GIVEN INSTRUCTION 1. List every distinct username that appears as a poster in the forum thread about the T/C Encore Pro Hunter, counting each name only once.
GIVEN INSTRUCTION 2. Please transcribe everything from "## DEDGOOSE (Jan" down to "great mountain shotgun." in the Encore Pro Hunter thread, keeping the wording unchanged.
GIVEN INSTRUCTION 3. In the Encore Pro Hunter thread, how much less recoil is the Encore Pro said to have than the standard Encore?

# T/C Encore Pro Hunter No. 3928



## Boozer (Sep 5, 2010)

Does anyone have any experience with these guns?

It's a Thompson Center Encore Pro Hunter No. 3928

http://www.tcarms.com/firearms/proHunter.php

12 gauge Turkey gun...

I read somewhere the standard Encore version had pretty bad recoil, which is to be expected in such a light gun, but the new Encore Pro is supposed to have 40% less recoil than the Encore...

Any reviews would be great, thank you!


----------



## skipper34 (Oct 13, 2005)

I have no knowledge of the shotgun version, but I have a ProHunter muzzleloader, and yes, compared to my Encore muzzleloader, the felt recoil is about half of that of the Encore with an equal load and projectile. Hope this helps.


----------



## old graybeard (Jan 19, 2006)

I have an Encore in 12ga shooting 3" copper solid slugs and to me the recoil isn't any worse then any other shotgun I own.


----------



## DEDGOOSE (Jan 19, 2007)

Should be a fun little gun.. The girlfriend killed many a bird with a little 24 inch H&R shooting 3 inch mags, so you will survive. What is chamber length 3 inch ?

I would personally go with the 20 gauge version, if the flex tech stock thingy didnt add to much weight it would be a great mountain shotgun.


----------



## Boozer (Sep 5, 2010)

skipper34 said:


> I have no knowledge of the shotgun version, but I have a ProHunter muzzleloader, and yes, compared to my Encore muzzleloader, the felt recoil is about half of that of the Encore with an equal load and projectile. Hope this helps.

GIVEN ENTRIES.
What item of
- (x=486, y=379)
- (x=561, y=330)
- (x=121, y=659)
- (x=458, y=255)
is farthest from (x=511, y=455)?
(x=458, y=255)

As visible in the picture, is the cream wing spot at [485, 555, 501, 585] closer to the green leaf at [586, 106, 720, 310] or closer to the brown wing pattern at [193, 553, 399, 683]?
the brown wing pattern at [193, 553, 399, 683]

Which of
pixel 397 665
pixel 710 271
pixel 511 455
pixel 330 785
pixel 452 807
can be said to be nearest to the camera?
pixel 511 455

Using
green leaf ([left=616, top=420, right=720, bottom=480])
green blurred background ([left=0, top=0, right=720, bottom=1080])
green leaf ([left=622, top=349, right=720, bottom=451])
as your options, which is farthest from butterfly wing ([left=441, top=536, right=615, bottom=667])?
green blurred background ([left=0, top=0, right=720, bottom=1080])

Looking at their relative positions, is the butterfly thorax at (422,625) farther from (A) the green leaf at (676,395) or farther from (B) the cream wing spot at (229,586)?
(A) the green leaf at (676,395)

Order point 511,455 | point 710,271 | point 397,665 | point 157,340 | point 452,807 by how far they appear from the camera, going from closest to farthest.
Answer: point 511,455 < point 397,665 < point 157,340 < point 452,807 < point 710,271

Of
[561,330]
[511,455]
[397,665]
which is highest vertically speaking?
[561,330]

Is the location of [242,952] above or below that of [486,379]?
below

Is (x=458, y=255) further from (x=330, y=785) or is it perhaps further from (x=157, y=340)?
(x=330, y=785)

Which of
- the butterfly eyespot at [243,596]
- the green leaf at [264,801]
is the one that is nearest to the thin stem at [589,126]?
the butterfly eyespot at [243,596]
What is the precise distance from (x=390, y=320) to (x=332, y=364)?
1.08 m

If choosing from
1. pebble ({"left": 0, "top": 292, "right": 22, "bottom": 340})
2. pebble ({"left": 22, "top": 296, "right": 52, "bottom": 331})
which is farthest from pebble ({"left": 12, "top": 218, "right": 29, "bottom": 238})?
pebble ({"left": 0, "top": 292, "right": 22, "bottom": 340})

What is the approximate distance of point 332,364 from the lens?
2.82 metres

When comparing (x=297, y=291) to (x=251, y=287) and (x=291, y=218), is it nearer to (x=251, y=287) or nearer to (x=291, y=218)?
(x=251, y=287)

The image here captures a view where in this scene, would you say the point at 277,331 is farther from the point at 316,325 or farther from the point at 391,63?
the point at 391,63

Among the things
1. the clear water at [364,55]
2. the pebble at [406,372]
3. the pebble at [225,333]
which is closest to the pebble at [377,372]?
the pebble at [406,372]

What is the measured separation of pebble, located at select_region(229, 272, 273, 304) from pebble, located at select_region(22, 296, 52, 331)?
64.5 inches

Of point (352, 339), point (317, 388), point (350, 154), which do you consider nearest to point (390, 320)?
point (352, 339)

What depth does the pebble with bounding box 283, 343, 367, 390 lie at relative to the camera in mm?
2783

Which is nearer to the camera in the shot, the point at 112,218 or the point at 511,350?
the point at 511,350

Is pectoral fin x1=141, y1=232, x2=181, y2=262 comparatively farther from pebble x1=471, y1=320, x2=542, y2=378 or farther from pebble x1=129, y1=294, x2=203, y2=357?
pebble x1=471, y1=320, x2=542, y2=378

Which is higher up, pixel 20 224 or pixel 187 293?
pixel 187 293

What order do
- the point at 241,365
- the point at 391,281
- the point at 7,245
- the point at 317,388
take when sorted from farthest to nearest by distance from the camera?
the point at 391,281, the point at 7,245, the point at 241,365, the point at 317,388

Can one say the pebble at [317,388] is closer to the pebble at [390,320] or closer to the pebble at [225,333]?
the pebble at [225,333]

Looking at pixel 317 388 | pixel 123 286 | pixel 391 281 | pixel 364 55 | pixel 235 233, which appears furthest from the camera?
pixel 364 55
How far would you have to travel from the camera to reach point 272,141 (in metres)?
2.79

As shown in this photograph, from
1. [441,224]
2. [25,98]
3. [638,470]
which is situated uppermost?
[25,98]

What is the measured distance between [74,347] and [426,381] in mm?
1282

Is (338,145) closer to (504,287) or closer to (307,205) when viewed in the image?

FULL ANSWER 1. Boozer, skipper34, old graybeard, DEDGOOSE

FULL ANSWER 2.
## DEDGOOSE (Jan 19, 2007)

Should be a fun little gun.. The girlfriend killed many a bird with a little 24 inch H&R shooting 3 inch mags, so you will survive. What is chamber length 3 inch ?

I would personally go with the 20 gauge version, if the flex tech stock thingy didnt add to much weight it would be a great mountain shotgun.

FULL ANSWER 3. 40% less recoil.